- [Text under study]
■ ■ ■ ■ ■

# British Soldier Missing, Presumed  Captured in A-Stan..



## Crusader74 (Jul 4, 2011)

Just been told by a Bud in the BA( British Army) that a member is missing, presumed captured...

If I get any more, I'll post it.


----------



## LibraryLady (Jul 4, 2011)

Ouch.  Prayers commencing.

LL


----------



## DA SWO (Jul 4, 2011)

Taliban say he died in a firefight.
World should know more in a day or so.


----------



## Crusader74 (Jul 4, 2011)

The soldier from 4SCOTS has been found dead. RIP.


----------



## Servimus (Jul 4, 2011)

RIP


----------



## AWP (Jul 4, 2011)

Blue Skies. Terrible for him to die, but at least his mates have him and not those animals.


----------



## Diamondback 2/2 (Jul 4, 2011)

RIP


----------



## mike_cos (Jul 4, 2011)

RIP brother


----------



## DA SWO (Jul 4, 2011)

RIP.


----------



## Mac_NZ (Jul 4, 2011)

RIP, The Scots aren't known for being merciful when they are fucked off and I'd say they will be over this.


----------



## Teufel (Jul 4, 2011)

There may be more than meets the eye to this one.  There was no fire fight.


----------



## RackMaster (Jul 4, 2011)

RIP.


----------



## Servimus (Jul 4, 2011)

Teufel said:


> There may be more than meets the eye to this one. There was no fire fight.


I read that as well...Weird.


----------



## Chopstick (Jul 4, 2011)

So sorry to hear.  RIP.


----------



## Robal2pl (Jul 5, 2011)

Sad news. RIP.


----------

■ ■ ■ ■ ■

Collected data

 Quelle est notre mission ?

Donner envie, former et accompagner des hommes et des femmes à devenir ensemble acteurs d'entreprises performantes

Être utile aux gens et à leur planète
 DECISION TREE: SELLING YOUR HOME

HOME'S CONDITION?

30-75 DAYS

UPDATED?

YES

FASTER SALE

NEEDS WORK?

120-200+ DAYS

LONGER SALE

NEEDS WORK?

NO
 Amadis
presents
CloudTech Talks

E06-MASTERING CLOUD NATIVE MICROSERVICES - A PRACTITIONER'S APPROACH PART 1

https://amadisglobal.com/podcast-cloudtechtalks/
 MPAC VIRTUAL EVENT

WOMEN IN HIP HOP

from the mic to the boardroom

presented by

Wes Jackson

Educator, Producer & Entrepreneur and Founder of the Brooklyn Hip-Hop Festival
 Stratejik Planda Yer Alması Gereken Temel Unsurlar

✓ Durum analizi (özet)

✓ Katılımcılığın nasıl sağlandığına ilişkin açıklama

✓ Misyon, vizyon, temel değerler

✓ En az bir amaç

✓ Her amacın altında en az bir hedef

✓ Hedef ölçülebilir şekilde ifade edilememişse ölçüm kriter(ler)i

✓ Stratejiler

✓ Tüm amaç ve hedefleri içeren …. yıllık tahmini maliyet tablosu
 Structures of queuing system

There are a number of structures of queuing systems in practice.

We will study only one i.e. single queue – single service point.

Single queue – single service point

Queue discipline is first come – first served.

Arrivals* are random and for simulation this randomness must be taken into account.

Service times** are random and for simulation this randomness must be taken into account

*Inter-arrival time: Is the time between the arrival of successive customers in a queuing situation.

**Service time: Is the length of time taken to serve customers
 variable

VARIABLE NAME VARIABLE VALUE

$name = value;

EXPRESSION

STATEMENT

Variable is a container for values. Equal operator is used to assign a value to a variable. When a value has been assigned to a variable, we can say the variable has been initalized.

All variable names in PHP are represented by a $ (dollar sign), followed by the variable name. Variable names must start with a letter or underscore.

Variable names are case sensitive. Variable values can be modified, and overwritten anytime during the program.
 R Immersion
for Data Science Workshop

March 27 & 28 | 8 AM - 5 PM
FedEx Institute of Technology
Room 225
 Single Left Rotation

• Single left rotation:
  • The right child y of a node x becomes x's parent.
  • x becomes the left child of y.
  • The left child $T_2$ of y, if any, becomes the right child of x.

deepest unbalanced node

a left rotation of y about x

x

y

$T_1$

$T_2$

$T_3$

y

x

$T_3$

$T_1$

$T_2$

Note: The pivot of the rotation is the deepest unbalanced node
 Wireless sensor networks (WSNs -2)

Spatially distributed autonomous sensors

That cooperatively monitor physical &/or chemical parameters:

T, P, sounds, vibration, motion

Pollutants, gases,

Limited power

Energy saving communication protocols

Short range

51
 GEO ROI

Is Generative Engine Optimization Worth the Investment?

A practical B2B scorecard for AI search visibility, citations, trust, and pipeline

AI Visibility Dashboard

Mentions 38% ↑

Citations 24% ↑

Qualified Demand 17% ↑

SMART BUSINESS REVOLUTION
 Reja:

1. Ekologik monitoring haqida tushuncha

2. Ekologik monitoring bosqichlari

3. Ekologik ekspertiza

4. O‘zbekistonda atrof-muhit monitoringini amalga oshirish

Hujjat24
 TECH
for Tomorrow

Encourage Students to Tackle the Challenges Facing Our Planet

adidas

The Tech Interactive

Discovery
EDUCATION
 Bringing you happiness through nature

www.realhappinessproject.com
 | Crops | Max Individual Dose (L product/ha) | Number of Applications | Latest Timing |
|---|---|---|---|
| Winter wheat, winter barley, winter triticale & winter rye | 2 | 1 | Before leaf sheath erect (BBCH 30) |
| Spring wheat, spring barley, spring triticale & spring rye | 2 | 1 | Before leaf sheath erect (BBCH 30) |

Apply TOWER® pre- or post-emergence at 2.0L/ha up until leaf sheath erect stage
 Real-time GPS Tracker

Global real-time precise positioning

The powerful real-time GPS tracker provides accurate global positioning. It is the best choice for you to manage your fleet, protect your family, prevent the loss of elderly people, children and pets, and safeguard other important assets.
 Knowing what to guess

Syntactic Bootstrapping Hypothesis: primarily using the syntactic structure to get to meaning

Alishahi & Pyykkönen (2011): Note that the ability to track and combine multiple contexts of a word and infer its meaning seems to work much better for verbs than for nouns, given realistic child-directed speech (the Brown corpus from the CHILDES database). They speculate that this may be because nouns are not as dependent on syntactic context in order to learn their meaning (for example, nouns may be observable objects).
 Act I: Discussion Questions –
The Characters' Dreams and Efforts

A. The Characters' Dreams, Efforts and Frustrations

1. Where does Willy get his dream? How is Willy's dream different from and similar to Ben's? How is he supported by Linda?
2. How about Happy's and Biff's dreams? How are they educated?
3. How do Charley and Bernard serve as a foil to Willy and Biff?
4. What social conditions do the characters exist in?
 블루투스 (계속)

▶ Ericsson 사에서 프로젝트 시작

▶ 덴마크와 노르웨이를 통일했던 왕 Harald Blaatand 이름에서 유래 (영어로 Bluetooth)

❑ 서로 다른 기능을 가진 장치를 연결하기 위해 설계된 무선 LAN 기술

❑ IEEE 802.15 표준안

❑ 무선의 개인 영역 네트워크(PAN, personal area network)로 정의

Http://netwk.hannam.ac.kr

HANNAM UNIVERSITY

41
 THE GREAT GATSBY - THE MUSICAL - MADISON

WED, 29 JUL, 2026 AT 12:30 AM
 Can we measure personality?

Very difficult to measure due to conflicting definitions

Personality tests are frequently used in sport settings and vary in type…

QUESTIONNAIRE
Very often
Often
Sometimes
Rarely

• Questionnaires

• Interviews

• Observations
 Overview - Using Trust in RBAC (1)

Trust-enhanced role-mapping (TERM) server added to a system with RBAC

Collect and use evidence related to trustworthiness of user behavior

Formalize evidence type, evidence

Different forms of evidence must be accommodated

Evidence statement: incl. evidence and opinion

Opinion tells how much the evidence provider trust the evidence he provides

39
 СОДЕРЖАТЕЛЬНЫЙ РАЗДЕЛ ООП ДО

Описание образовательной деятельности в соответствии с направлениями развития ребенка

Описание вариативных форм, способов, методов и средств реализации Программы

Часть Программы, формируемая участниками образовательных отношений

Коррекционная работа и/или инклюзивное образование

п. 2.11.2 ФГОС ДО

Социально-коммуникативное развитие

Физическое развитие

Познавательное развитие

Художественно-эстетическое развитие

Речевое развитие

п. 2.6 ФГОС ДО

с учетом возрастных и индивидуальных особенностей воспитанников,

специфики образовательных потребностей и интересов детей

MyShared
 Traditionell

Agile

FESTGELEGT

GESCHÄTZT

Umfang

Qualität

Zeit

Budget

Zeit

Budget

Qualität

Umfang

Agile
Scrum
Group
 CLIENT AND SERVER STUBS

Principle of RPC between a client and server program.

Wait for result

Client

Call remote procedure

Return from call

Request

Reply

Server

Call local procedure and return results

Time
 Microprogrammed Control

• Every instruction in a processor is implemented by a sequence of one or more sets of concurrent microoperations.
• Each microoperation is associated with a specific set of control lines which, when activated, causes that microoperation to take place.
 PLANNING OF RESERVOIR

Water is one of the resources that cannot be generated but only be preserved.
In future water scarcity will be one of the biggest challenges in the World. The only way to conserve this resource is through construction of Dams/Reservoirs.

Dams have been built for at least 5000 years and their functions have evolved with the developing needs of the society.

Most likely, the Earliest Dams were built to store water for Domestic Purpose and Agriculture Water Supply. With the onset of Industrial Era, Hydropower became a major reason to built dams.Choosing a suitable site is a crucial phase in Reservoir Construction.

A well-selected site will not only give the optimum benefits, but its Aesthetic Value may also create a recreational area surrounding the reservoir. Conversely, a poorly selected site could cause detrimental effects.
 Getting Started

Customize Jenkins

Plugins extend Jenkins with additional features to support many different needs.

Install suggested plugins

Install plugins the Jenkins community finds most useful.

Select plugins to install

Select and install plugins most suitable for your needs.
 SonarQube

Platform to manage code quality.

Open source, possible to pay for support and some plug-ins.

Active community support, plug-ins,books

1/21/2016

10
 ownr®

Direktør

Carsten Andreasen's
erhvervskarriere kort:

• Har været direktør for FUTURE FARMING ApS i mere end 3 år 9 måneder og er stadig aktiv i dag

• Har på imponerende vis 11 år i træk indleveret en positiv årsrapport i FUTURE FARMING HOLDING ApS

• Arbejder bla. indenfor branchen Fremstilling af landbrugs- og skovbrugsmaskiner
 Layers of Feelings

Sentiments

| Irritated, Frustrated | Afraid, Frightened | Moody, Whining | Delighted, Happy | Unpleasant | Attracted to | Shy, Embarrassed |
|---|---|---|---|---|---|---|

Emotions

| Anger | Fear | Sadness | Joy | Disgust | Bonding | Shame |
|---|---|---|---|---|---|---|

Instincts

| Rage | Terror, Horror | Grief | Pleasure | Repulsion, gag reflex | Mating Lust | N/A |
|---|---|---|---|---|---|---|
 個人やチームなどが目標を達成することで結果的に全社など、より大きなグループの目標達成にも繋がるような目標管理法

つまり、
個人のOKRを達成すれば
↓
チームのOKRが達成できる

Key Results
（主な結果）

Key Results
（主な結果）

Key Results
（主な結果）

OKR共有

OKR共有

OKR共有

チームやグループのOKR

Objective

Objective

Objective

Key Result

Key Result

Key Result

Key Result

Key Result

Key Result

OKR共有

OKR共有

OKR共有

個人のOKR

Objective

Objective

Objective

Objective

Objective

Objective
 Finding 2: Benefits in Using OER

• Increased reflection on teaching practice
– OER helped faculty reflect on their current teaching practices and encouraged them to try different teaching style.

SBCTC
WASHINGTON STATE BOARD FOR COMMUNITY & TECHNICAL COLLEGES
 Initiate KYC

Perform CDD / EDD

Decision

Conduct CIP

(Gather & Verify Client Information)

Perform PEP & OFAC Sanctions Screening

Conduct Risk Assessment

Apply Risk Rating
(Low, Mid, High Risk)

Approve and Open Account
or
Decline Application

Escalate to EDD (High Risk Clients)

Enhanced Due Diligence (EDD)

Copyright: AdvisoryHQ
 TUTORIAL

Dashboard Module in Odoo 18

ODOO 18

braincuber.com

■ ■ ■ ■ ■

- [Exercise instructions]
a: In the thread about the missing British soldier, why does Teufel suggest that there may be more to the case than meets the eye? Answer in one to three sentences.
b: Transcribe the passage of the thread word for word, from "## AWP (Jul" up to and including "2/2 (Jul 4, 2011)".

- [Written answers]
a: Teufel's stated reason is that there was no firefight. This runs against the earlier report that the Taliban said the soldier died in a firefight.

b:
## AWP (Jul 4, 2011)

Blue Skies. Terrible for him to die, but at least his mates have him and not those animals.


----------



## Diamondback 2/2 (Jul 4, 2011)